- Questions to answer:
(a) Rewrite the passage on Santa Clara housing starting with "This aggressive push" and going on through "of their homes.", switching "sky-high rents" to "soaring rents".
(b) Pick up the passage on Santa Clara housing after its last sentence and carry it forward.

- Passage to read:
##########
Numerous housing ideas have been bandied about on state and local levels over the last nine months in an effort to accelerate home construction.
This aggressive push follows decades of insufficient supply and the state’s belated effort to make sure people can afford to live where they work. If the state succeeds, more homes will bring down sky-high rents and reduce evictions. It will help get more homeless residents off the streets and provide greater security for seniors from being priced out of their homes.
While newer and faster processes are weaving their way through the housing system, one recently opened development in Santa Clara might be a worthy blueprint for other builders to consider.
Agrihood is a 5.8-acre senior housing development that harkens back to Santa Clara County’s agricultural roots. The multifaceted development with 160 mixed-income apartments, 165 homes for low-income seniors and veterans and 36 townhomes broke ground in 2021 and is now welcoming residents. The property includes a 1.5-acre community garden where residents can grow their own produce. The concept is a natural fit for a region once known as the Valley of Heart’s Delight, where endless acres of fruit trees stretched to the horizon.
##########
- Study material:
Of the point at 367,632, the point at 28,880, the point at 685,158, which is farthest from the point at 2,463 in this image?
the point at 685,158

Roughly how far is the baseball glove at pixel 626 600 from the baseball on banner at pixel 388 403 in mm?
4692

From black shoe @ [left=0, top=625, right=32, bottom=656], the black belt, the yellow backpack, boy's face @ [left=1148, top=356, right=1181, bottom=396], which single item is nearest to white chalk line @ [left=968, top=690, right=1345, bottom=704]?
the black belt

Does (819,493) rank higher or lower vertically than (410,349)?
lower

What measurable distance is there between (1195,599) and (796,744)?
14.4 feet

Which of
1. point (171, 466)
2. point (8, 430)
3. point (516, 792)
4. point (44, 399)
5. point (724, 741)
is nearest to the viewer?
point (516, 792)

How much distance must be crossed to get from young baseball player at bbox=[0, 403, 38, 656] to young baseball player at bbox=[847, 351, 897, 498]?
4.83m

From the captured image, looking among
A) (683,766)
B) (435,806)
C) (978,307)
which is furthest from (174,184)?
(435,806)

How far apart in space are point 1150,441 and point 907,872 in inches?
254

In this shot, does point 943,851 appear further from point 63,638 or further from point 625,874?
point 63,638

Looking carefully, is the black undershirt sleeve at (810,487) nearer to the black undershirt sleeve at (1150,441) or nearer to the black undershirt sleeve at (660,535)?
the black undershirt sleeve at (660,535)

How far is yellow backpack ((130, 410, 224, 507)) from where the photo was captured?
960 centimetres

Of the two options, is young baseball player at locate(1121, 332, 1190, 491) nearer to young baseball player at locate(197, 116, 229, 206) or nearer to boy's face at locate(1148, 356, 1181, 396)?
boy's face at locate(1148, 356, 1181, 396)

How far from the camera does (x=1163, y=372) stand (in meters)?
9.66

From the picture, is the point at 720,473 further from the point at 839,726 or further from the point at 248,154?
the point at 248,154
##########
- Answers to the problems:
(a)
This aggressive push follows decades of insufficient supply and the state’s belated effort to make sure people can afford to live where they work. If the state succeeds, more homes will bring down soaring rents and reduce evictions. It will help get more homeless residents off the streets and provide greater security for seniors from being priced out of their homes.

(b)
Imagine what communities could look like if we tore down abandoned buildings or repurposed dilapidated properties with sustainable developments that improve the environment and quality of life and reduce the carbon footprint. We’d regain land lost to cement, steel and glass.
Why can’t part of the housing goal be to add more green and less pavement? Agrihood proves it can be done.
San Jose has 60 urban villages mapped out over 180 square miles, all part of its Envision San Jose 2040 General Plan. That’s more than 115,000 acres, and an opportunity for more urban farm centered developments to sprout throughout the city and beyond. Theoretically, at roughly five acres per Agrihood the city could create 23,000 and still have 92,000 acres for urban village development. Of course, that’s overly ambitious, but there is room for projects that marry agriculture and housing.
One location ripe for consideration is Google’s Downtown West development. The project is at a crossroads post-pandemic, making it a perfect time to reexamine plans for the 80-acre campus. The tech giant has the financial heft to convert a couple of acres into an Agrihood.
Google is known for its ambitious sustainability plans and carbon neutral tech campus goals. That mindset will most likely be applied to this mega project when the tech giant picks up the shovels again. So why not include an Agrihood-like component?
Google could build out an incredible communal garden next to its proposed housing, symbiotically bringing together people, farming and homes for a better environment. It’s everything the company already preaches.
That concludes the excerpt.